Où doit aller l'argent ?

A force de compliquer les choses, c'est-à-dire de subdiviser en cinq ou dix ruisselets les marges et les primes attribuées aux concessionnaires, les constructeurs finissent par payer tout et n'importe quoi, alors qu'il leur faudrait objectivement concentrer leurs moyens sur ce qui compte le plus : les ventes de VN. Par souci d'efficacité et donc, entre autres, de simplicité. Prenons les cas cités ci-dessus. Si la mesure de toute prime était le nombre de VN vendus, seul le quatrième distributeur aurait droit de toucher de l'argent ; il en toucherait d'ailleurs nettement plus qu'aujourd'hui, puisque les primes/subventions liées à des choses étrangères au commerce cesseraient d'exister. Voyons ce qui se passe, a contrario, lorsqu'on éparpille des ressources pour d'autres raisons que les ventes réalisées : le retour en termes de ventes supplémentaires n'est pas du tout escompté et il ne sera jamais mesurable, compte tenu des effets de conjoncture. Le constructeur concerné sacrifie donc le certain (ses propres marges actuelles) pour l'incertain et même l'improbable (des ventes en plus viendront peut-être un jour ?). Quant aux bénéficiaires de la manne, ils apprennent simplement qu'on peut bien survivre en vendant mal. C'est comme cela qu'on maintient à bout de bras un réseau inefficace. Mais stable, voire pérenne.
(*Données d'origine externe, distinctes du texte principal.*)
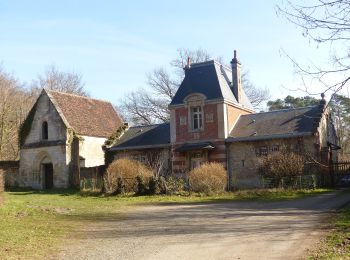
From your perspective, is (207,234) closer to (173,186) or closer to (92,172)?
(173,186)

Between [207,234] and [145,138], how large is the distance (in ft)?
80.1

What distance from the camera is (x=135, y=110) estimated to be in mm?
56500

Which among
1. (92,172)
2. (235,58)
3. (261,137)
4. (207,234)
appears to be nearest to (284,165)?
(261,137)

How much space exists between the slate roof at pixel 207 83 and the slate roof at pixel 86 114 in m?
8.18

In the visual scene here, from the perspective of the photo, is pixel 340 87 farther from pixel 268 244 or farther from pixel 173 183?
pixel 173 183

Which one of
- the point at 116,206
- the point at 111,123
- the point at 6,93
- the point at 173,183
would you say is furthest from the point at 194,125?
the point at 6,93

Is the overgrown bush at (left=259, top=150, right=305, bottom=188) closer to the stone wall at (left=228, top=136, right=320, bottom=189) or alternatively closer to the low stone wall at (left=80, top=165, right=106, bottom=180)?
the stone wall at (left=228, top=136, right=320, bottom=189)

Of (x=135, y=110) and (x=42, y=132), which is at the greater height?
(x=135, y=110)

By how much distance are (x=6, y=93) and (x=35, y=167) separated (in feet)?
38.5

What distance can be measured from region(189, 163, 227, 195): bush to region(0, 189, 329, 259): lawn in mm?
879

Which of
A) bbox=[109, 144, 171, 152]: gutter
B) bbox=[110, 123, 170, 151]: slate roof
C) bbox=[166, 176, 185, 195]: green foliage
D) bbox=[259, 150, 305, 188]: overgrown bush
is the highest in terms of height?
bbox=[110, 123, 170, 151]: slate roof

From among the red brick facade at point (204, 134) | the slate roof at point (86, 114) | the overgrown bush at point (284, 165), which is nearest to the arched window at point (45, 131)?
the slate roof at point (86, 114)

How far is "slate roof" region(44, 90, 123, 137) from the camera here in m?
36.6

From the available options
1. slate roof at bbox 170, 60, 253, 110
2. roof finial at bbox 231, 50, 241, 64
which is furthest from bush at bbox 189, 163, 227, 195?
roof finial at bbox 231, 50, 241, 64
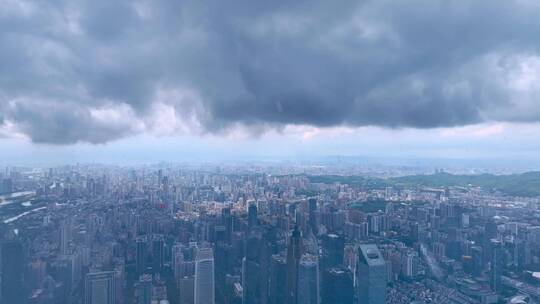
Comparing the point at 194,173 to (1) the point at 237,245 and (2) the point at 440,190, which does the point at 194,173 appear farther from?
(2) the point at 440,190

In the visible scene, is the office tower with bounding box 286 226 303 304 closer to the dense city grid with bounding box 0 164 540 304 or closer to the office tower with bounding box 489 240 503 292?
the dense city grid with bounding box 0 164 540 304

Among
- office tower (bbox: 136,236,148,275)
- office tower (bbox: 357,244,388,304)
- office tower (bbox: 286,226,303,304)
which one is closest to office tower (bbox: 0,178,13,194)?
office tower (bbox: 136,236,148,275)

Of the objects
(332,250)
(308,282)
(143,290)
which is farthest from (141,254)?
(332,250)

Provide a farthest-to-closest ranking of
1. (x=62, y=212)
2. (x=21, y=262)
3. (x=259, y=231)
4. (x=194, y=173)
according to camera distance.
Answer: (x=194, y=173)
(x=259, y=231)
(x=62, y=212)
(x=21, y=262)

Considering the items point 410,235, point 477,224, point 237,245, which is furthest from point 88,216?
point 477,224

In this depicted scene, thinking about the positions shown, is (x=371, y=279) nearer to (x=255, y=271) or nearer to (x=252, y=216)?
(x=255, y=271)

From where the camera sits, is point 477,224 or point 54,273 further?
point 477,224
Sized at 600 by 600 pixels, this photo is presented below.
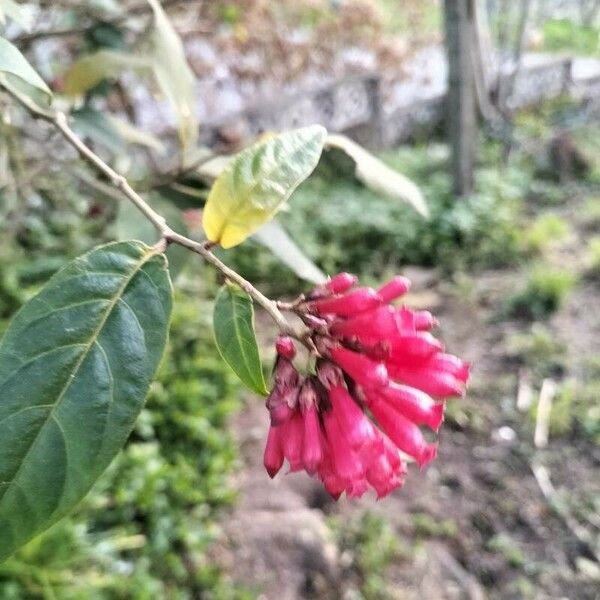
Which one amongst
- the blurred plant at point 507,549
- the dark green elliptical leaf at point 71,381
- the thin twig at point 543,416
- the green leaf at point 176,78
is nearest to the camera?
the dark green elliptical leaf at point 71,381

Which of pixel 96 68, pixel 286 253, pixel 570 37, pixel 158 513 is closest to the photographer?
pixel 286 253

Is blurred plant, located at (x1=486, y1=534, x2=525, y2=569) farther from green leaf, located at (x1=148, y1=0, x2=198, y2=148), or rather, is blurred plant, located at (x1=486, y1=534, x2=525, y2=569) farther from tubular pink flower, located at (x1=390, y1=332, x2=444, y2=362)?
tubular pink flower, located at (x1=390, y1=332, x2=444, y2=362)

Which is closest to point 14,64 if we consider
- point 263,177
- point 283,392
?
point 263,177

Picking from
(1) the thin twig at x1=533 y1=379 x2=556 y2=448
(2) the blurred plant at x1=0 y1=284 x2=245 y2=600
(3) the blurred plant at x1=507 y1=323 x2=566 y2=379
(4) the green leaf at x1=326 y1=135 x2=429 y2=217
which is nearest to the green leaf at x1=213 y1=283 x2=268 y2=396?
(4) the green leaf at x1=326 y1=135 x2=429 y2=217

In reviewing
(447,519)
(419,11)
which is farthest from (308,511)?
(419,11)

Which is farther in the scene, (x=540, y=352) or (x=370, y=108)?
(x=370, y=108)

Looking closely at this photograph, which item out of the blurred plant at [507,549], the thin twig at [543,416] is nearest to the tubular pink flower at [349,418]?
the blurred plant at [507,549]

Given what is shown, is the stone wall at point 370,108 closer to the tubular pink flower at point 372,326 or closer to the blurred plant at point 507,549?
the blurred plant at point 507,549

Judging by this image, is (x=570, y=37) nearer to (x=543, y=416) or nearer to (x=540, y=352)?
(x=540, y=352)
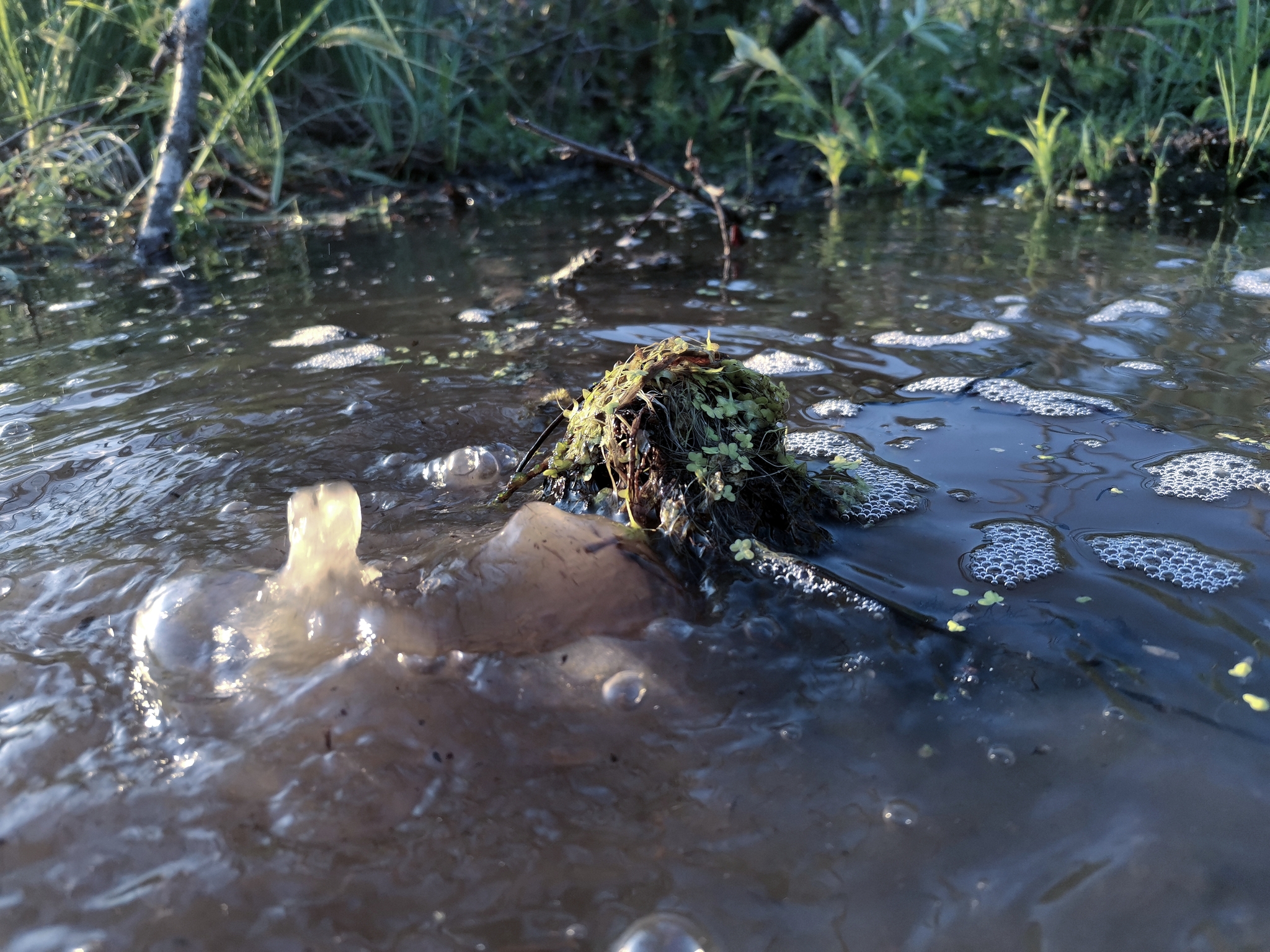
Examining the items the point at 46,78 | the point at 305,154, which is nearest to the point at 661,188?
the point at 305,154

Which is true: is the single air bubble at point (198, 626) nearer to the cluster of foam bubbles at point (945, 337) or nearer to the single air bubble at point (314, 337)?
the single air bubble at point (314, 337)

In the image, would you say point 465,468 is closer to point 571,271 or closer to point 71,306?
point 571,271

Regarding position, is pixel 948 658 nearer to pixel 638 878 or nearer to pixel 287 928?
pixel 638 878

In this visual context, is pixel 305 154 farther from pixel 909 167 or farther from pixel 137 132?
pixel 909 167

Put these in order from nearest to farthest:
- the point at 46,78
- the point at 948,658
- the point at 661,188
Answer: the point at 948,658
the point at 46,78
the point at 661,188

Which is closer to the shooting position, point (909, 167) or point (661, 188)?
point (909, 167)

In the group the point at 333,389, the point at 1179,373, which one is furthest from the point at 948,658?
the point at 333,389

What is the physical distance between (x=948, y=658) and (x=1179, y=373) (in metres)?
1.75

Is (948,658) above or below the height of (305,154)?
below

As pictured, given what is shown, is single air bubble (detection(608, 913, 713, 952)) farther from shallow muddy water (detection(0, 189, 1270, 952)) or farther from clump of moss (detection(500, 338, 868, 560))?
clump of moss (detection(500, 338, 868, 560))

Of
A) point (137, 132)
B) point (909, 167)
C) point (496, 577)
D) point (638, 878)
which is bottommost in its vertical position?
point (638, 878)

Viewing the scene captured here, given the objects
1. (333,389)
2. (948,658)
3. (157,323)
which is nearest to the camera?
(948,658)

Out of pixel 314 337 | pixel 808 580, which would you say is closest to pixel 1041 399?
pixel 808 580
Eloge du court terme et de la concurrence

Le morcellement des marges offre une possibilité de survie à des entreprises de distribution qui devraient disparaître si la concurrence jouait son rôle. Ceci a un impact négatif certain sur les coûts de distribution, donc sur les résultats des constructeurs. Une politique qui privilégierait le court terme, c'est-à-dire les ventes effectives du mois en cours par exemple, aurait en revanche le mérite d'établir une hiérarchie (et un clivage) entre les affaires qui savent vendre et celles qui en sont incapables. Le retour à cette simplicité brutale du commerce serait-il si erroné qu'on l'imagine ? Non, si l'on se libère des conditionnements idéologiques nés de l'application néfaste de la Qualité Totale aux phénomènes commerciaux. La Q.T. est nécessaire et même indispensable lorsqu'on parle de produit ou de process de production. C'est un handicap si on l'applique au commerce : les clients "très satisfaits" restent libres d'acheter où ils veulent ce qui leur plaît et le respect scrupuleux des "operating standards" est un investissement qui n'influence que très marginalement la démarche d'achat des consommateurs. En fait, toutes ces belles choses négligent trois facteurs fondamentaux : l'attrait du produit, son prix d'achat et le savoir-faire du distributeur. Pour optimiser les ventes, mieux vaut privilégier le court terme et faire jouer la concurrence, y compris la concurrence intra marque, au sein des réseaux. Le commerce n'est-il pas le domaine du court terme ? Il s'agit bien, pour un commerçant, de s'adapter aux exigences du marché, aussi rapidement et aussi efficacement que possible. Sans subventions et avec la volonté d'en découdre.